Backgrounder: The Workforce Development Agreements (WDAs)


Changing demands of the workplace

Canada is home to a well-educated and highly skilled workforce, but rapid technological change and globalization are accelerating the need to learn and develop new skills. As the demands of the workplace change, so too must the skills that workers bring to their jobs. The Government of Canada is taking action to ensure that both employers and governments are more responsive to workers’ needs.

The new and amended agreements were developed from broad-based consultations with more than 700 stakeholders on how to expand and improve skills training and employment supports for Canadians.

Workforce Development Agreements

The new Workforce Development Agreements (WDAs) consolidate the Canada Job Fund Agreements, the Labour Market Agreements for Persons with Disabilities (expired March 2018) and the Targeted Initiative for Older Workers (expired March 2017). In addition to the $722 million provided annually to provinces and territories under the WDAs, Budget 2017 added $900 million over a period of six years from 2017–18 to 2022–23. The new funding will also support provincial and territorial employment programming for older workers, previously supported by the Targeted Initiative for Older Workers.

These agreements provide provinces and territories with the flexibility to respond to the diverse needs of their respective clients, both employers and individuals, which include members of under-represented groups.

Labour Market Development Agreements

Labour Market Development Agreements (LMDAs) are bilateral agreements with each province and territory to design and deliver employment programming similar to the employment benefits and support measures outlined in Part II of the Employment Insurance Act. LMDAs help Canadians quickly find jobs and return to work. They also ensure a skilled labour force capable of meeting the current and emerging needs of employers.

Budget 2017 proposed measures to expand eligibility to help more Canadians access skills training and employment assistance under the amended LMDAs.

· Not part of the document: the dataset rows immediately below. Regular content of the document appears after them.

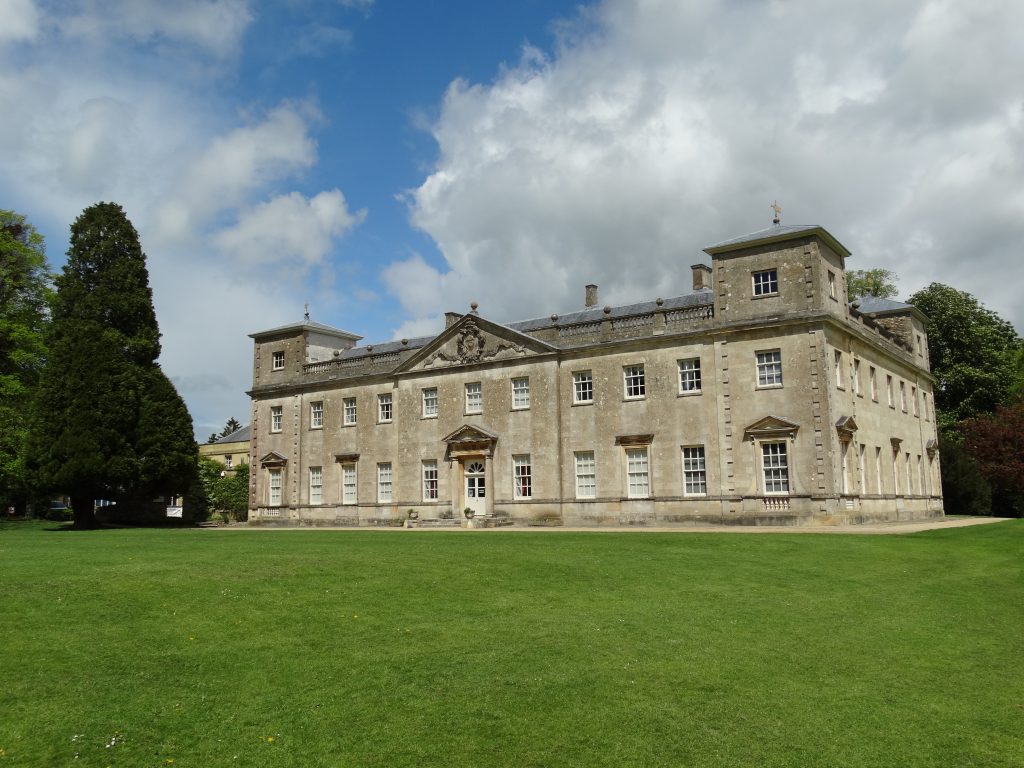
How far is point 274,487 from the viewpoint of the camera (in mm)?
43906

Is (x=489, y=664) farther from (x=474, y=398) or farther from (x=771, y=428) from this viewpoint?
(x=474, y=398)

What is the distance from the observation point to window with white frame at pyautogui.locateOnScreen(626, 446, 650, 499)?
32500mm

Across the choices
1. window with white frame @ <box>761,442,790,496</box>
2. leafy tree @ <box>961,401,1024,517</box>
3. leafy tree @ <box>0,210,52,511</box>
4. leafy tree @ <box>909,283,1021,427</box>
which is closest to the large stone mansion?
window with white frame @ <box>761,442,790,496</box>

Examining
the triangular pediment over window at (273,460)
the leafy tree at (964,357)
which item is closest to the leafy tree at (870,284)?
the leafy tree at (964,357)

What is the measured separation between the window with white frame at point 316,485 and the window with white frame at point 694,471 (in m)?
19.0

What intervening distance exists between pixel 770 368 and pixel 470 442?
1299 centimetres

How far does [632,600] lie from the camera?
12.8 meters

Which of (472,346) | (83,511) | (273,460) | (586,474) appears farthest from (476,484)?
(83,511)

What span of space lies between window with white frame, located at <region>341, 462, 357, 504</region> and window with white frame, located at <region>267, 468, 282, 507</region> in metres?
4.36

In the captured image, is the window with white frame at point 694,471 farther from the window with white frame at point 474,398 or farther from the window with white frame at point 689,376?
the window with white frame at point 474,398

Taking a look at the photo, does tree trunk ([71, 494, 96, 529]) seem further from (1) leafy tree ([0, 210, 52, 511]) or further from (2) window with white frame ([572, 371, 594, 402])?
(2) window with white frame ([572, 371, 594, 402])

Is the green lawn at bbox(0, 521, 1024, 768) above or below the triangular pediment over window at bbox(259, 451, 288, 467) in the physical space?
below

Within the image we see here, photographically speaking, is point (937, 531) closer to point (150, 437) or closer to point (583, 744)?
point (583, 744)

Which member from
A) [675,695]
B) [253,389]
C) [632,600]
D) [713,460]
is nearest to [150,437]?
[253,389]
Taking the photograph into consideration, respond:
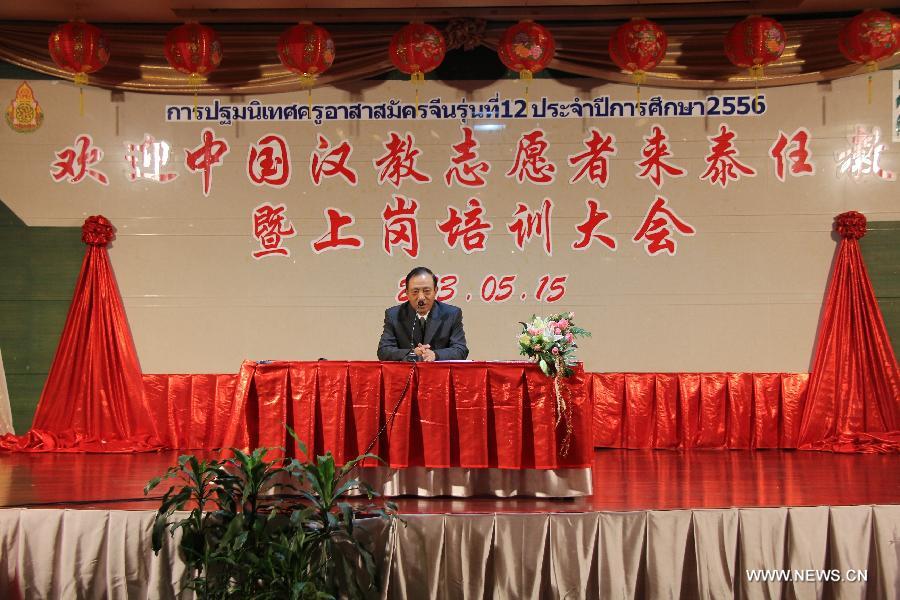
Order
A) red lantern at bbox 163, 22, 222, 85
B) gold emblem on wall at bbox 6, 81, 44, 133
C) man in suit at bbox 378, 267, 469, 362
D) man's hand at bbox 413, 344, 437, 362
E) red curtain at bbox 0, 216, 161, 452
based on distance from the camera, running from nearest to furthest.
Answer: man's hand at bbox 413, 344, 437, 362 → man in suit at bbox 378, 267, 469, 362 → red lantern at bbox 163, 22, 222, 85 → red curtain at bbox 0, 216, 161, 452 → gold emblem on wall at bbox 6, 81, 44, 133

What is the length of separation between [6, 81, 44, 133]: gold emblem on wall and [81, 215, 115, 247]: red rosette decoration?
0.80 meters

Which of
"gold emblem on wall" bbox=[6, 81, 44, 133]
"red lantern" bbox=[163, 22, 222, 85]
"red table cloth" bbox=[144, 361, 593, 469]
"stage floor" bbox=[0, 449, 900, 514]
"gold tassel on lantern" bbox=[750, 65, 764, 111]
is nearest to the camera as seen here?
"stage floor" bbox=[0, 449, 900, 514]

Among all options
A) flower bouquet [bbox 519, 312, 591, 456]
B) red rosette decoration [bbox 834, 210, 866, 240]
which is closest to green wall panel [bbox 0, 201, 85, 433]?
flower bouquet [bbox 519, 312, 591, 456]

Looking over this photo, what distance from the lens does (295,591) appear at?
2832 mm

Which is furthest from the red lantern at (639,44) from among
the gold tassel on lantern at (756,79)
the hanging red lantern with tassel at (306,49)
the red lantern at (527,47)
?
the hanging red lantern with tassel at (306,49)

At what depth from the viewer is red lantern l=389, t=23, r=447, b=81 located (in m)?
5.00

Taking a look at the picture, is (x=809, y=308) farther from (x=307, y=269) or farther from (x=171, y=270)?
(x=171, y=270)

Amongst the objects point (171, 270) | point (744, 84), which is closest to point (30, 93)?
point (171, 270)

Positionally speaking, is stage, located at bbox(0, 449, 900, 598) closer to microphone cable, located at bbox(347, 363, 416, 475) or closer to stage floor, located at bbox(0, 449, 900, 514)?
stage floor, located at bbox(0, 449, 900, 514)

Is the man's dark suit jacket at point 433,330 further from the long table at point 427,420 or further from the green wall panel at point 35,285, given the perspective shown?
the green wall panel at point 35,285

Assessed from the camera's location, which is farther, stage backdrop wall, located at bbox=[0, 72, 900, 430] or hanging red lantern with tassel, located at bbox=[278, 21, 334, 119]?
stage backdrop wall, located at bbox=[0, 72, 900, 430]

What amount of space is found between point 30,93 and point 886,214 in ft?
19.6

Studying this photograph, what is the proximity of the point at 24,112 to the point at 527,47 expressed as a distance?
3.53 meters

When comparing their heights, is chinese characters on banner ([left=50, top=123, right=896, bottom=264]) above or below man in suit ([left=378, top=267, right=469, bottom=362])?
above
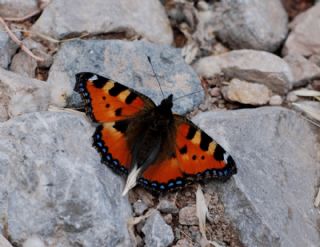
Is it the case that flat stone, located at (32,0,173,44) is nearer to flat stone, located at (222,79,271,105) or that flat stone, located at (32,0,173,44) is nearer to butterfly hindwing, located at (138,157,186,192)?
flat stone, located at (222,79,271,105)

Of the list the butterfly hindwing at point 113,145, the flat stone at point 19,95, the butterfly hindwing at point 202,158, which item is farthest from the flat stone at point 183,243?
the flat stone at point 19,95

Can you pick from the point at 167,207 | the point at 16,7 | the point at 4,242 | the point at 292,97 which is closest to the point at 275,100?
the point at 292,97

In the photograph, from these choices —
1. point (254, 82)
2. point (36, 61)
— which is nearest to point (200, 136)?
point (254, 82)

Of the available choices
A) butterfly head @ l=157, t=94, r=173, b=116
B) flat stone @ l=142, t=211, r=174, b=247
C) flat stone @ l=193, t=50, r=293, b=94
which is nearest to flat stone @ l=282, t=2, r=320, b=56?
flat stone @ l=193, t=50, r=293, b=94

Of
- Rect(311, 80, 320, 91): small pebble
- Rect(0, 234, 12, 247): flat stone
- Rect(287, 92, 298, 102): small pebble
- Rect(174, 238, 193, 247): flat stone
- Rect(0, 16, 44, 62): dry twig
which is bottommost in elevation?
Rect(174, 238, 193, 247): flat stone

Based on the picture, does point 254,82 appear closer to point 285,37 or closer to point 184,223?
point 285,37

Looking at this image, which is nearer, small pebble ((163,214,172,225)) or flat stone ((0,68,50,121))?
small pebble ((163,214,172,225))

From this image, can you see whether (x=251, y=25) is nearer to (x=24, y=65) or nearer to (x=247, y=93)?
(x=247, y=93)

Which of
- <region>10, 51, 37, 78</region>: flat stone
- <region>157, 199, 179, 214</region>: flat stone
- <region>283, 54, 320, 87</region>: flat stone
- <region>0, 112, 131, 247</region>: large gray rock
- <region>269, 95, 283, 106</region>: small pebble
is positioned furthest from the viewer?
<region>283, 54, 320, 87</region>: flat stone
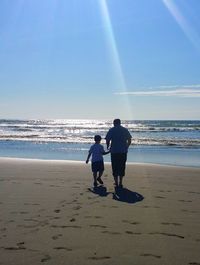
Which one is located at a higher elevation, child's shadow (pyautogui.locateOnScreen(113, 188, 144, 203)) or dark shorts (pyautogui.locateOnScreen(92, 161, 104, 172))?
dark shorts (pyautogui.locateOnScreen(92, 161, 104, 172))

These measures involve:   

  • investing an additional $1.8 billion in LMDAs over six years;
  • broadening eligibility for Employment Insurance (EI) benefits (e.g. skills training, wage subsidies) to include unemployed individuals who have made minimum EI premium contributions in at least 5 of the last 10 years;
  • expanding eligibility for employment assistance services (e.g. employment counselling, job search assistance), previously only available to unemployed Canadians, to also include employed Canadians; and
  • increasing flexibility for provinces and territories to support employer-sponsored training under labour market partnerships (e.g. to help employers who need to upskill their workers to adjust to technological or structural changes in the economy).

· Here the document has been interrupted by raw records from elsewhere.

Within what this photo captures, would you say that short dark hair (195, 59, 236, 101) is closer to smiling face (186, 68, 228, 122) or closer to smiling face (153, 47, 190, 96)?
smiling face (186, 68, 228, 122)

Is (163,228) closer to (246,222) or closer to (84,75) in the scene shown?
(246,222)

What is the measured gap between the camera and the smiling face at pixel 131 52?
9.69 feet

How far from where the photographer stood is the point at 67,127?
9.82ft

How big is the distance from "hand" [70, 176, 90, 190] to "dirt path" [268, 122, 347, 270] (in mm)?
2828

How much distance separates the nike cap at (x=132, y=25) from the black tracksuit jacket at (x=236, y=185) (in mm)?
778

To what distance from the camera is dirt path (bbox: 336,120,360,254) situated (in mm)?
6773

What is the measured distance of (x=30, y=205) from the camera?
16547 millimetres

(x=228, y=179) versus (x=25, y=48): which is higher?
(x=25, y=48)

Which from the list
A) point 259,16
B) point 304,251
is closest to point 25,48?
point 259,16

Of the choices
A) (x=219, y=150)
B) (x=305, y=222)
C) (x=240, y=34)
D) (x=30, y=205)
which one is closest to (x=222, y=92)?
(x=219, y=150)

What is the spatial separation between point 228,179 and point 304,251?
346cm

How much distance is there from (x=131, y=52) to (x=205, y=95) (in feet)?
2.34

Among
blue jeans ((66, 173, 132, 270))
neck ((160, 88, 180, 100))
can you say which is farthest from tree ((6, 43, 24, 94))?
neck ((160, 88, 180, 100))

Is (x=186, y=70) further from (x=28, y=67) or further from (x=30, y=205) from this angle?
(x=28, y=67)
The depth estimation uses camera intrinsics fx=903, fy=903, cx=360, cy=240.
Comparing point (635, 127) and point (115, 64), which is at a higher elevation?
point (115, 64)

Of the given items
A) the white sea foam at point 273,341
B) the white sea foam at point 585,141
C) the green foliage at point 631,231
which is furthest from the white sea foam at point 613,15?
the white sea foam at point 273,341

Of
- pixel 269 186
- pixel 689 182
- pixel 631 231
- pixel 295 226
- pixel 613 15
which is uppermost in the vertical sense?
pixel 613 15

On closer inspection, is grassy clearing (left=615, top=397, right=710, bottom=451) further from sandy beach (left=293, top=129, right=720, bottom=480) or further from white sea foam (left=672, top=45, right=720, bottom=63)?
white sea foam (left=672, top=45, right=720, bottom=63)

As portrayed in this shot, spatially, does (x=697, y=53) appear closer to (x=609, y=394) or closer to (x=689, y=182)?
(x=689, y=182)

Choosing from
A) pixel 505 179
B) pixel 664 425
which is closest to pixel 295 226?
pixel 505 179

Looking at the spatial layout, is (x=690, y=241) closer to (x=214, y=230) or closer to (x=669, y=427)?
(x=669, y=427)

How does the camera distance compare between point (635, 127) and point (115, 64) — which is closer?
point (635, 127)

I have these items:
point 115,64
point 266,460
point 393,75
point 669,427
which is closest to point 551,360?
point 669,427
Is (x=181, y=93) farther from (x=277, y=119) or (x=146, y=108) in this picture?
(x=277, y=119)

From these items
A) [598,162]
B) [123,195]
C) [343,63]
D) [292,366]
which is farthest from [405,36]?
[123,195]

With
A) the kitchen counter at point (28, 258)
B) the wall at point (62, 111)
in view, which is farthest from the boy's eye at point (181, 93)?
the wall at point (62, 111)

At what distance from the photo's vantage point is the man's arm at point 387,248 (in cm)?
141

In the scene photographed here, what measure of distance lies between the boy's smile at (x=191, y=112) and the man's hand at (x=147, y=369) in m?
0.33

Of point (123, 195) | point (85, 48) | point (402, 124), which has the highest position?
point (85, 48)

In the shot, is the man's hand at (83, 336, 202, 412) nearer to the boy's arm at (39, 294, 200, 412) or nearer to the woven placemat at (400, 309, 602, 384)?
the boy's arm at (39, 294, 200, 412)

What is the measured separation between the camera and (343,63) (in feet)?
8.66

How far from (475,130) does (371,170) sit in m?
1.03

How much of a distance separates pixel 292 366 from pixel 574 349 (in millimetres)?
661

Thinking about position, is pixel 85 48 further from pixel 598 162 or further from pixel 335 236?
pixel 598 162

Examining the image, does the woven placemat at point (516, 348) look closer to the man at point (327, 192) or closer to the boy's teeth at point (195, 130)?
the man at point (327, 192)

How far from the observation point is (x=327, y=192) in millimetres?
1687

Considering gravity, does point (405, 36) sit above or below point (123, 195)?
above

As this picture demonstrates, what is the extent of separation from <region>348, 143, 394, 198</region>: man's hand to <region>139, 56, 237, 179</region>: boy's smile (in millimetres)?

The Government of Canada, as part of Budget 2018 commitments, announced $230 million to better assist workers in seasonal industries, including:

  • an additional $41 million over two years, which began in 2018–19, to all provinces and territories through their LMDAs to provide skills training, wage subsidies and employment supports for workers in seasonal industries; and
  • $189 million to implement a pilot project to provide up to five additional weeks of EI regular benefits to eligible seasonal claimants in 13-targeted EI regions. These additional weeks will be available to those who start a benefit period between August 5, 2018, and May 30, 2020.

Budget 2019

The Government of Canada makes significant investments in skills development—close to $7.5 billion annually—across more than 100 distinct programs, ranging from programs for literacy and essential skills and apprenticeships, to those that assist newcomers to Canada in entering the labour market. Almost $3 billion of this programming is delivered in partnership with the provinces, territories and Indigenous groups, and targets students and Canadians who are unemployed.

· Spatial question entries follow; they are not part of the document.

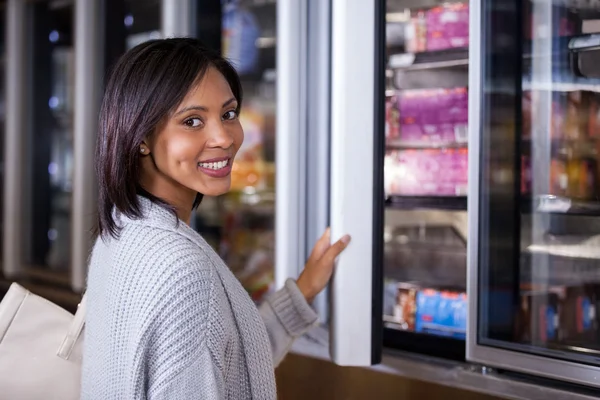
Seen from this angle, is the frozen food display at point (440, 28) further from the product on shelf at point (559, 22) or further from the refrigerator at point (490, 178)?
the product on shelf at point (559, 22)

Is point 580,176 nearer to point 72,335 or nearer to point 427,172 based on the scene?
point 427,172

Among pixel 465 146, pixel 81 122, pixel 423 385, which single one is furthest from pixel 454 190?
pixel 81 122

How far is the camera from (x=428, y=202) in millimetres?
2326

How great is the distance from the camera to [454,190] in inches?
93.6

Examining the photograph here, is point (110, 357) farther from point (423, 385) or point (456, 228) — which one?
point (456, 228)

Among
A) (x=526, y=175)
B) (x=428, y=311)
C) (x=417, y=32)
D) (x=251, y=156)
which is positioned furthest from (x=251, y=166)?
(x=526, y=175)

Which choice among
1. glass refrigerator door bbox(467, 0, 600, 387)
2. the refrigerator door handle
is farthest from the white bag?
glass refrigerator door bbox(467, 0, 600, 387)

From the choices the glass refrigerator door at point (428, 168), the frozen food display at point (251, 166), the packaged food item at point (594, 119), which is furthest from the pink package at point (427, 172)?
the frozen food display at point (251, 166)

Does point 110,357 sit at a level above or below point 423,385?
above

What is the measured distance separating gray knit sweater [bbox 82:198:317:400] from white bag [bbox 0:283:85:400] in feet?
0.75

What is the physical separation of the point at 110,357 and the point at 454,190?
144 cm

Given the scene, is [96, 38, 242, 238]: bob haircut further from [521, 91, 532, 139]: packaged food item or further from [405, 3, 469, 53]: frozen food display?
[405, 3, 469, 53]: frozen food display

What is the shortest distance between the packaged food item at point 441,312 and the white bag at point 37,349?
47.1 inches

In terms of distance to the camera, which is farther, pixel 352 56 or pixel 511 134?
pixel 511 134
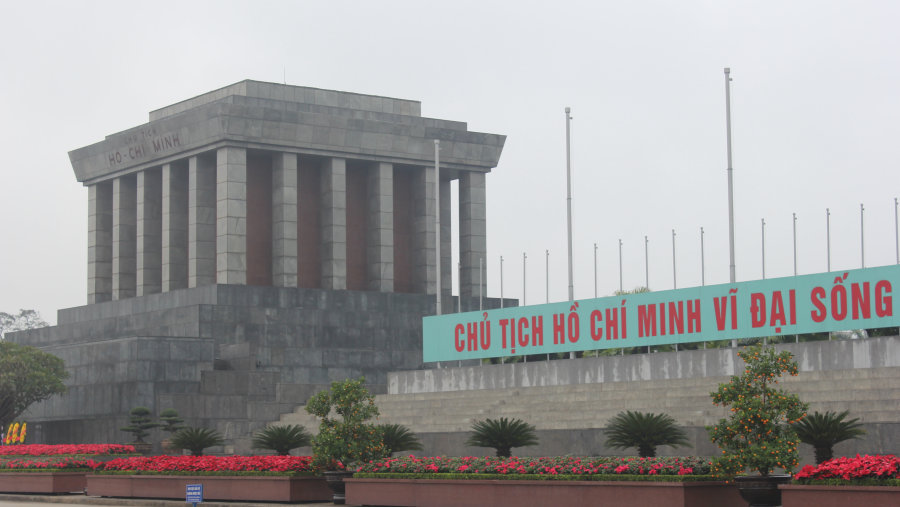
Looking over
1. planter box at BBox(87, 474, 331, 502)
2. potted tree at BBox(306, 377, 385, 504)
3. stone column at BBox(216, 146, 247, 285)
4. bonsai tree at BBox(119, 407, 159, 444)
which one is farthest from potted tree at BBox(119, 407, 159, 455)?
potted tree at BBox(306, 377, 385, 504)

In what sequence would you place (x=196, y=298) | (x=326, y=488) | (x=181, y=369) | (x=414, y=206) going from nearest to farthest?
(x=326, y=488)
(x=181, y=369)
(x=196, y=298)
(x=414, y=206)

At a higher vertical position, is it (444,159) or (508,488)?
(444,159)

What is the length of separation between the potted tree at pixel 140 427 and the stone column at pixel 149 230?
16.4 m

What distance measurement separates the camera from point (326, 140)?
197ft

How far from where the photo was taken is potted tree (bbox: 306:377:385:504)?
100 feet

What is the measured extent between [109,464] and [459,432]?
9501 millimetres

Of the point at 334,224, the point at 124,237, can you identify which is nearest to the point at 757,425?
the point at 334,224

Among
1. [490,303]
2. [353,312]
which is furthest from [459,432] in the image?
[490,303]

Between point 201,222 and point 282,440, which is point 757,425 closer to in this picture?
point 282,440

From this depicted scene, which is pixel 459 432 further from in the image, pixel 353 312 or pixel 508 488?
pixel 353 312

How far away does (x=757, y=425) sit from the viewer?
2298 centimetres

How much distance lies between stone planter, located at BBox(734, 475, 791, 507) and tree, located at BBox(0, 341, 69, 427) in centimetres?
3386

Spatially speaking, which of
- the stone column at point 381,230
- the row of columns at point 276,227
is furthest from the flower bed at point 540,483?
the stone column at point 381,230

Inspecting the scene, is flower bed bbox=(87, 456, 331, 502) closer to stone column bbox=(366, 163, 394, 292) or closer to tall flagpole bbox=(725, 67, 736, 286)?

To help working Canadians get the skills they need to succeed in our ever-changing world, Budget 2019 proposed the new Canada Training Benefit, a flexible option for finding the time and the money needed to pursue training, improve skills, and build strong and lasting careers.

Canada Training Benefit

The Canada Training Benefit could give workers a refundable tax credit on their income tax and benefit return to help offset tuition costs for training, provide income support during training, and offer job protection so that workers can take the time they need to gain in-demand skills and upgrade their existing skills. The benefit would include:

  • the Canada Training Credit, which is a new refundable tax credit that allows eligible workers to receive $250 per year towards their training amount limit, up to a lifetime limit of $5,000, to help fund future eligible tuition and fees;
  • the Employment Insurance Training Support Benefit that would provide eligible workers with up to four weeks of income support, paid at 55 percent of average weekly insurable earnings, to be taken within a four-year period when they require time off work to train;
  • the EI Premium Rebate for Small Businesses, which would offset the upward pressure on EI premiums resulting from the new EI Training Support Benefit; and
  • new leave provisions under the Canada Labour Code that would allow federally regulated workers to take time away from work to pursue training and receive the EI Training Support Benefit without risk to their job security.

The Canada Training Benefit will be available to millions of Canadian workers. It is estimated that approximately 600,000 Canadians will claim the Canada Training Credit each year. The uptake of the EI Training Support Benefit will depend on its final design.